In the sales market, a total of 378 retail property transactions were recorded in the first 10 months of 2019, down 32.9% y-o-y. A few notable transactions were recorded in the leasing market, including the high street shop units at the ex-Theatre Peng On on Avenida de Almeida Ribeiro and S. Paulo Commercial and Tourism Centre. Both units were leased at a rental much lower than that offered to each of their previous tenants. According to JLL Macau Retail Index, the overall retail capital values fell slightly by 0.4% y-o-y while overall retail rental values declined by 3.9% y-o-y in 2019. The overall retail yields maintained at around 1.7% as of end 2019.
“Due to the global and local economic uncertainties, we expect retail leasing demand to continue to face pressure in 2020. Macau has been famous as a tourist destination and for its diversity in dining options. Retailers in Macau tend to look for spaces at prime shopping centres for business expansion. Recently special dining operators from China who enter the Macau market for the first time, such as Haidilao, Tai Er and Heytea, have been active in seeking space for their business and has become the key driver for retail leasing demand. Enquires about retail leasing space increased by 50% in the previous quarter. We believe special dining and experiential entertainment operators, such as cinemas, electric vehicle centres and themed experiential entertainment parks, will be more active in 2020 and generate the most demand for retail leasing space in Macau,” says Oliver Tong.

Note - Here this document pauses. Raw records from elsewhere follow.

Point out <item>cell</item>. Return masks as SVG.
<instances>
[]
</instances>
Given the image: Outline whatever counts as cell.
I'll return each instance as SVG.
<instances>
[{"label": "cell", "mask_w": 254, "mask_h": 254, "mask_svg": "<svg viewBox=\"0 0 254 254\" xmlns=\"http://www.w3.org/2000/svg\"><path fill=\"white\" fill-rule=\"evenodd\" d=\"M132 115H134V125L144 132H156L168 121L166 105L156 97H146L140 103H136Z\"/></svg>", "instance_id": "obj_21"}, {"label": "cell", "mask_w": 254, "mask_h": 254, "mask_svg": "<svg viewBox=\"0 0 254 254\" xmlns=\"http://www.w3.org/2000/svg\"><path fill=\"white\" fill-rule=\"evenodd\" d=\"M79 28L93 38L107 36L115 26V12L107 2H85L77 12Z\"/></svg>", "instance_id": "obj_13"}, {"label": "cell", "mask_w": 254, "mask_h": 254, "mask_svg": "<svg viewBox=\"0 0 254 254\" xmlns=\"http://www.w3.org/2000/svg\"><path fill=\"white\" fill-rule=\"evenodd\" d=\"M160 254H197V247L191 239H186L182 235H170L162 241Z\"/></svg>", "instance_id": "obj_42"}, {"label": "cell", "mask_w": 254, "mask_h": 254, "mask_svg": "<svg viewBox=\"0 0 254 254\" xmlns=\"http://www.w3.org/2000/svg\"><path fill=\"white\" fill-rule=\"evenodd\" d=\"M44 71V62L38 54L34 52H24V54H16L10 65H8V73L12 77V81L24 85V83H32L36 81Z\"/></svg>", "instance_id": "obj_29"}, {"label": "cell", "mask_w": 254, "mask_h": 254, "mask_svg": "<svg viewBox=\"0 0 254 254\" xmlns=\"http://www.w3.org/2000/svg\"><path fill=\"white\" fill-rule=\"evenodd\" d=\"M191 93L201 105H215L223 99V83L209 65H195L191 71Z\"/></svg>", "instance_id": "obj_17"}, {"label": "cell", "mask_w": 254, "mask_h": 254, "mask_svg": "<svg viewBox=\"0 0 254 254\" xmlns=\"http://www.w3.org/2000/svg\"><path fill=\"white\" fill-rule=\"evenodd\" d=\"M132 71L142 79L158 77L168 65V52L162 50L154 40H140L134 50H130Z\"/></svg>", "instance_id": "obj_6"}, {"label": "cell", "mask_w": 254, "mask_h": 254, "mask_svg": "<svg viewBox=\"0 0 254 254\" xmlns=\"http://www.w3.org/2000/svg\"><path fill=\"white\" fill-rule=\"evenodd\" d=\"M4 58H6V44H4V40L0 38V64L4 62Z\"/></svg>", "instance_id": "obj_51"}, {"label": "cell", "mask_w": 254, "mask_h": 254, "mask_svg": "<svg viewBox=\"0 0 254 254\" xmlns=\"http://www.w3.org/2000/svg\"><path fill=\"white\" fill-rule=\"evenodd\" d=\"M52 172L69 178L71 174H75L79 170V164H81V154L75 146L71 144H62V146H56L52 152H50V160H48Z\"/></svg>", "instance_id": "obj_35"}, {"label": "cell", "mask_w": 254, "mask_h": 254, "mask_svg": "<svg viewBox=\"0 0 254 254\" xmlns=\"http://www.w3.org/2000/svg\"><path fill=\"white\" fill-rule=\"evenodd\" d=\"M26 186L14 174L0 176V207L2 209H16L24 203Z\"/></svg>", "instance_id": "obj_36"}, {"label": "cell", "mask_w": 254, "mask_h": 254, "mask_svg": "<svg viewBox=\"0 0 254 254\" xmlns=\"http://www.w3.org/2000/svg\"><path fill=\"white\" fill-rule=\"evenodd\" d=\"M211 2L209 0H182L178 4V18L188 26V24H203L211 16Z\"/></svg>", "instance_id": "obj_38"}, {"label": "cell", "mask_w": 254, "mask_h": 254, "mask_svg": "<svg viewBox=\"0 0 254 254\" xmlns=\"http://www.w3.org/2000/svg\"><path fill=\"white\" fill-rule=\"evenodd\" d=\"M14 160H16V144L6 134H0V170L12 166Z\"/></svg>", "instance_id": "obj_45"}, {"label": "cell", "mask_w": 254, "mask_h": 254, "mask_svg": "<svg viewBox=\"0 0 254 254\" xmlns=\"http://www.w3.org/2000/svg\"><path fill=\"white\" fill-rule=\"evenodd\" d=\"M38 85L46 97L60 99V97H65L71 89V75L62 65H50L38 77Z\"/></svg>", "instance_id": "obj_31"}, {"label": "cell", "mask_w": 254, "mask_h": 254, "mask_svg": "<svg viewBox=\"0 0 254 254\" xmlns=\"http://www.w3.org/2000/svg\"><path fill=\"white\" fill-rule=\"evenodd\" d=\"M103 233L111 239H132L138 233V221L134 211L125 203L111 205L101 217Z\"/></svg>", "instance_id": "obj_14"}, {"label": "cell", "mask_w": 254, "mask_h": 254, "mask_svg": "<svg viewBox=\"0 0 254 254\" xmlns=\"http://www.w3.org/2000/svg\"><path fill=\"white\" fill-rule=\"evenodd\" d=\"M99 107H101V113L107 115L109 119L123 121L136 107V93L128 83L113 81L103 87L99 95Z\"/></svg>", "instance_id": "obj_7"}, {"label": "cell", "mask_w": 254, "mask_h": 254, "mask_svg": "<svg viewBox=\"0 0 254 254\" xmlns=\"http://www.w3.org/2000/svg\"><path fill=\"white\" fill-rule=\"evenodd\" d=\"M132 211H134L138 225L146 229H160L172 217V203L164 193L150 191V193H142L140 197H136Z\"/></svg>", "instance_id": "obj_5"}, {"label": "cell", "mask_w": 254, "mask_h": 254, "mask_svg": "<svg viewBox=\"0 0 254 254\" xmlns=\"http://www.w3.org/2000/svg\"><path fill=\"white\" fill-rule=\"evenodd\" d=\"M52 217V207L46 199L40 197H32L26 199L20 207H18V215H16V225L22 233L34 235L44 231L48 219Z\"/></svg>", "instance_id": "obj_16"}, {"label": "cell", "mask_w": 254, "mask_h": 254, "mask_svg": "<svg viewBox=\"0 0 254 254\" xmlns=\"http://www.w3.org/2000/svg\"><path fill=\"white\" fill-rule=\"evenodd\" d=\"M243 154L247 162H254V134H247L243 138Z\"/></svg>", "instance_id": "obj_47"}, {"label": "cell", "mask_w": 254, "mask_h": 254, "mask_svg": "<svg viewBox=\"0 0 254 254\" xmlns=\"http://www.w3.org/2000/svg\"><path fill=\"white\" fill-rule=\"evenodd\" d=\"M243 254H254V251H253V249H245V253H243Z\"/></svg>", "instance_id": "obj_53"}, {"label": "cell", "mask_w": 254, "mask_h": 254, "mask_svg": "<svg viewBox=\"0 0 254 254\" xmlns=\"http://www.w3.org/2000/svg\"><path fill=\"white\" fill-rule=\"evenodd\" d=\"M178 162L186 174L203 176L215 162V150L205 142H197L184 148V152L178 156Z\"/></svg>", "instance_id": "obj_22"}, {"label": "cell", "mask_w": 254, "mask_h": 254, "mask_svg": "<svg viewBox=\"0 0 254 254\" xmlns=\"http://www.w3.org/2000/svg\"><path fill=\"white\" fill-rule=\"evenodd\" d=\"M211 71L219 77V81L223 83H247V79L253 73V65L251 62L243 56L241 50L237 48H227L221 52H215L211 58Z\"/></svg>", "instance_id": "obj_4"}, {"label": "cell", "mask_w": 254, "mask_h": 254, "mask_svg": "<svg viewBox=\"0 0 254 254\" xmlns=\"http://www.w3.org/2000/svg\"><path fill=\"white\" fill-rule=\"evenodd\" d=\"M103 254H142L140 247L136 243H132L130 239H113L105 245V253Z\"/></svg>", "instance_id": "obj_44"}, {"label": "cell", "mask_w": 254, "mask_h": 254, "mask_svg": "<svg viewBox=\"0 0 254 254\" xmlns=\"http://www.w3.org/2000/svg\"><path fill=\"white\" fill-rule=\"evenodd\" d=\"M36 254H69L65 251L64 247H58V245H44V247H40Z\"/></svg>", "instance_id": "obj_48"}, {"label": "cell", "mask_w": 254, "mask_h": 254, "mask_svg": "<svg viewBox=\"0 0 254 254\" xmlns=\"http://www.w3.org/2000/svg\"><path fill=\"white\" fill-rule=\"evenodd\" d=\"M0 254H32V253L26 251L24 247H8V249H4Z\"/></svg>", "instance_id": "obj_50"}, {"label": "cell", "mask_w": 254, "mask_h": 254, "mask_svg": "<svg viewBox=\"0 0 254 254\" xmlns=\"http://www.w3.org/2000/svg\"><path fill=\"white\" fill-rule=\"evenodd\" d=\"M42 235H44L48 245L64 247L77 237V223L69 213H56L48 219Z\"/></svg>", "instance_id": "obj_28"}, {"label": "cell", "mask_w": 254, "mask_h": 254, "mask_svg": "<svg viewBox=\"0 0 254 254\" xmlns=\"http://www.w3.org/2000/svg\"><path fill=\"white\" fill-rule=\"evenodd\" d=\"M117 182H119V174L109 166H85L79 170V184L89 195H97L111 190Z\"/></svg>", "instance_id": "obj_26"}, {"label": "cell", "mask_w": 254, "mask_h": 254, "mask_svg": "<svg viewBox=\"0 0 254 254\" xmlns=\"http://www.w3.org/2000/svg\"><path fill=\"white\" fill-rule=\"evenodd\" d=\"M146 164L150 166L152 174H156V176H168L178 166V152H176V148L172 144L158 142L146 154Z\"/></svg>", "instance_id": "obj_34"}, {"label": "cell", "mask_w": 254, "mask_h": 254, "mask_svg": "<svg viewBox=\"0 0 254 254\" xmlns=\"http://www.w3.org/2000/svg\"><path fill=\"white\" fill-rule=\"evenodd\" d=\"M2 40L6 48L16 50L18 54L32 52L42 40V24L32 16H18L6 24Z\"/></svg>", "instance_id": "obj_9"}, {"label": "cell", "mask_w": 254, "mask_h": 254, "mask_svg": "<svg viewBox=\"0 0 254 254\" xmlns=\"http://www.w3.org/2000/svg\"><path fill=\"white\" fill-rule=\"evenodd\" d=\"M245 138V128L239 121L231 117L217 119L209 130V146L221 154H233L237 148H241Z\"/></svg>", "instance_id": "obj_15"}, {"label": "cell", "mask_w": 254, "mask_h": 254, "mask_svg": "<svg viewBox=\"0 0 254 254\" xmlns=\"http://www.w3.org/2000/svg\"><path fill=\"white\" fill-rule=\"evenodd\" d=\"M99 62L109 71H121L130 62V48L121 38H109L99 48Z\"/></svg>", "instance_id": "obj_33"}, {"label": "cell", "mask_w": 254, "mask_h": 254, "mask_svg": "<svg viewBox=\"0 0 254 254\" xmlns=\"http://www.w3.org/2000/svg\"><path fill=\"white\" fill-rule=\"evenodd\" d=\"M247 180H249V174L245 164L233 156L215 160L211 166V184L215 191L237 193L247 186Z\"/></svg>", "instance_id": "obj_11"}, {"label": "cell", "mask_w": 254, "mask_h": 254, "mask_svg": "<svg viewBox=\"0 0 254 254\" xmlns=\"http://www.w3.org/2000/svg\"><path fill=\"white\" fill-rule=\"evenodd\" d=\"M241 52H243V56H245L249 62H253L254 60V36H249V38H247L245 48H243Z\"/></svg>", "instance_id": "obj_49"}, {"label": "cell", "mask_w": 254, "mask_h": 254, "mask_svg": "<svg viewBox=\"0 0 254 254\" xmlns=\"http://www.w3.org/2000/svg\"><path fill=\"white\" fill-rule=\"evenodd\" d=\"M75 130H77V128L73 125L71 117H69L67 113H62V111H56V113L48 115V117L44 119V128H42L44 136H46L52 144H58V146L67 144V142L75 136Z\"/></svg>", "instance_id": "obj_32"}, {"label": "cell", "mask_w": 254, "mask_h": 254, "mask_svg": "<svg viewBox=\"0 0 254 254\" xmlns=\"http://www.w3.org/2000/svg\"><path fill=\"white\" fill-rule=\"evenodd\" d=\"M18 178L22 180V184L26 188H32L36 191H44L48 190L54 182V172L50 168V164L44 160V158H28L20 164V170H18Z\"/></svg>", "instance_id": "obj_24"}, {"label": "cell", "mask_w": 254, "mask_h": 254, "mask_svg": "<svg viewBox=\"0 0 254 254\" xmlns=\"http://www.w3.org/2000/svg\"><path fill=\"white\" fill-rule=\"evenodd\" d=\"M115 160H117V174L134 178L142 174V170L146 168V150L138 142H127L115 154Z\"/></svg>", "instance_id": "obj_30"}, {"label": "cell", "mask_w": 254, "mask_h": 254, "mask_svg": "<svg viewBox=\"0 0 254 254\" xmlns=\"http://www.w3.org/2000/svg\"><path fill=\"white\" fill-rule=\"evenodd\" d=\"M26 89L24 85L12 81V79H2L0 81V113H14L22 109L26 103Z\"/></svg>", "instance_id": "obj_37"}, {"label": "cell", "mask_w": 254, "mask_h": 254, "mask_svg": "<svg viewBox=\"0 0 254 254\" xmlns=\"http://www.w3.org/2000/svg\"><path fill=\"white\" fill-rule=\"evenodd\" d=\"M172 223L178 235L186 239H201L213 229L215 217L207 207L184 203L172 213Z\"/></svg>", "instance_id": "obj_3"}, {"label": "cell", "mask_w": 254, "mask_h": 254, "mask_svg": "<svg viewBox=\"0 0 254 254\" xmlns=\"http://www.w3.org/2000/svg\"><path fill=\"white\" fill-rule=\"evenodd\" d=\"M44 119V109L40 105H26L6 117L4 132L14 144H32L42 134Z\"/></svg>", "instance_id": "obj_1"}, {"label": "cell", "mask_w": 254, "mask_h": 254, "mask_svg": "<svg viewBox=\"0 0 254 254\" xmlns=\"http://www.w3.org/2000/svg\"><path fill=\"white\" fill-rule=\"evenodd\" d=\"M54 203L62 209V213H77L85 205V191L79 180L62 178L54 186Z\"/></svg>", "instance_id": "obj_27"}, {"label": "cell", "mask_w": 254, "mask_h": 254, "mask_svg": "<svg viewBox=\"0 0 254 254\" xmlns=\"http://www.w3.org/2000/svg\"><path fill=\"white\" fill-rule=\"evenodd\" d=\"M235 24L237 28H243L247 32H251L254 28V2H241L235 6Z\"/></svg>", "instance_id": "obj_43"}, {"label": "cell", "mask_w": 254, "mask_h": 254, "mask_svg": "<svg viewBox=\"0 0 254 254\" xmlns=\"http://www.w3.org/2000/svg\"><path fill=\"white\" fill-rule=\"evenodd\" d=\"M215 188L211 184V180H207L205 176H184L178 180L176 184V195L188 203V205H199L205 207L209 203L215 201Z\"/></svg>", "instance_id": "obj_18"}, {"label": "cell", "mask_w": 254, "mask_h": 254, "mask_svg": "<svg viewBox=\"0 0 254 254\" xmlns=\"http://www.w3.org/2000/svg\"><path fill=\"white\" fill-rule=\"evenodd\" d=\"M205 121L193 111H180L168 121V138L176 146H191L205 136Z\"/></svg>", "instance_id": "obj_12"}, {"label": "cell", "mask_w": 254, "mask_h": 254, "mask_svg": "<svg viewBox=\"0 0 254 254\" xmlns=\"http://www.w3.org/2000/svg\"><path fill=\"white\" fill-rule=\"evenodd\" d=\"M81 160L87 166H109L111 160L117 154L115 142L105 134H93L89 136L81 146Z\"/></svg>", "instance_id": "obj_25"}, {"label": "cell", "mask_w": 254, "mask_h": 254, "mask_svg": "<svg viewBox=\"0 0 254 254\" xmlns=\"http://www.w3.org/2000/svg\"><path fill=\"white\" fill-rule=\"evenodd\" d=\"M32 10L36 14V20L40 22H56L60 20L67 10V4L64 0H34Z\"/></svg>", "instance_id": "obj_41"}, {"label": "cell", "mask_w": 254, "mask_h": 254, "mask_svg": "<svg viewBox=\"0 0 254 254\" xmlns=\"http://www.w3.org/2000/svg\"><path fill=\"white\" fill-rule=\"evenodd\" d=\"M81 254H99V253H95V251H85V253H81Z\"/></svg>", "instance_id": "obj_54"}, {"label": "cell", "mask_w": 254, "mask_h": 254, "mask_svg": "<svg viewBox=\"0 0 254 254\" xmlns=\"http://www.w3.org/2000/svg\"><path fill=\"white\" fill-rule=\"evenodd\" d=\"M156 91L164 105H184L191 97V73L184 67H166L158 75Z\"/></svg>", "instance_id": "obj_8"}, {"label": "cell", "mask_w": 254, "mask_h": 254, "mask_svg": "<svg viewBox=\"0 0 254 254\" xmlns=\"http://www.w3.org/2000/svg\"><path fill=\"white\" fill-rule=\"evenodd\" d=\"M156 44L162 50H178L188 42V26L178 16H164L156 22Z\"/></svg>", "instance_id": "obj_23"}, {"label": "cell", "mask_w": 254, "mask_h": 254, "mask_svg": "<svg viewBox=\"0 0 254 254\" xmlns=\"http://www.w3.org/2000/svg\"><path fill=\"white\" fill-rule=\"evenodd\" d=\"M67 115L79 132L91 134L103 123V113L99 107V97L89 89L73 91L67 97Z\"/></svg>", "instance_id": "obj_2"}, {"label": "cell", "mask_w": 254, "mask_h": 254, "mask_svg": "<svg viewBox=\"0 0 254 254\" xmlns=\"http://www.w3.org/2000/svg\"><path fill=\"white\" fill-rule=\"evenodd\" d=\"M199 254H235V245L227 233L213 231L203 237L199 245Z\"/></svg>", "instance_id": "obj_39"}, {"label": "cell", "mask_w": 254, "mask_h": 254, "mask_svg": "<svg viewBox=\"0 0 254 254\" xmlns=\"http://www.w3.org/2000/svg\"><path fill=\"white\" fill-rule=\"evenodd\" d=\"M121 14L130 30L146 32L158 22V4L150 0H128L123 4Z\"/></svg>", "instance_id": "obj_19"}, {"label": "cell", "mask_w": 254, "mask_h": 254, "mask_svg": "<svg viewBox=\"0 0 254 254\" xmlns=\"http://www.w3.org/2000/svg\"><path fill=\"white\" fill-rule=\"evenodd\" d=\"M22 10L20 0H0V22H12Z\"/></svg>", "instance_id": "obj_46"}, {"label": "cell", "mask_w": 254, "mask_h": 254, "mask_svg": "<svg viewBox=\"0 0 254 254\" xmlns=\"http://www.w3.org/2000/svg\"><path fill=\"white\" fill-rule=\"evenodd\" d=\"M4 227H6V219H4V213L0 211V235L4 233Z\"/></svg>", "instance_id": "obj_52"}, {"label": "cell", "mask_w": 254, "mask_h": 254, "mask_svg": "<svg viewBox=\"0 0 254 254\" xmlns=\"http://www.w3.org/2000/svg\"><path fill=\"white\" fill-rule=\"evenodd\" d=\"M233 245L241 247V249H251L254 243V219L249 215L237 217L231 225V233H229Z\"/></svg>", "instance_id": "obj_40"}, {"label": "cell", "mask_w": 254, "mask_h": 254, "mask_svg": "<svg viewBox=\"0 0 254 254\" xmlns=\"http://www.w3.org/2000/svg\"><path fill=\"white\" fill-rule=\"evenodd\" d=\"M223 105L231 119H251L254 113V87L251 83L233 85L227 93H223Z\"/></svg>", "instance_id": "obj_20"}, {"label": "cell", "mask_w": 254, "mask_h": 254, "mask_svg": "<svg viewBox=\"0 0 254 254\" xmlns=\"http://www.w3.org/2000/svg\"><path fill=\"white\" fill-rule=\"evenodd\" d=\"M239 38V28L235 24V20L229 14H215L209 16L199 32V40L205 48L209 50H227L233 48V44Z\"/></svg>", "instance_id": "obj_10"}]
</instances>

“With the government’s loosening of the mortgage lending ratios for young, first-time buyers, MOP 8 million has become the borderline in terms of property values for residential mortgage lending. Upgraders who are planning to purchase a bigger size unit, however, will now need to get ready a huge lump sum for down payment due to the government’s tight control on loan-to value ratio for non first-time buyers. Currently, for a relatively new, three-bedroom unit, in general it costs over MOP 10 million. Taking a four-person family living in a two-bedroom unit as an example. If they want to upgrade to a newer three-bedroom unit by selling their existing home, assuming they can afford the monthly mortgage repayment, they will still need to have enough funds of about MOP 7 million for settling the 60% down payment, pre-paying the additional stamp duty of 5% and paying other miscellaneous costs, as they can only apply for mortgage lending of up to 40%. We urge the government to review the mortgage guideline to improve the feasibility for existing home owners to sell their properties in the secondary market to increase the residential supply in the private market,” comments Gregory Ku, Managing Director at JLL Macau.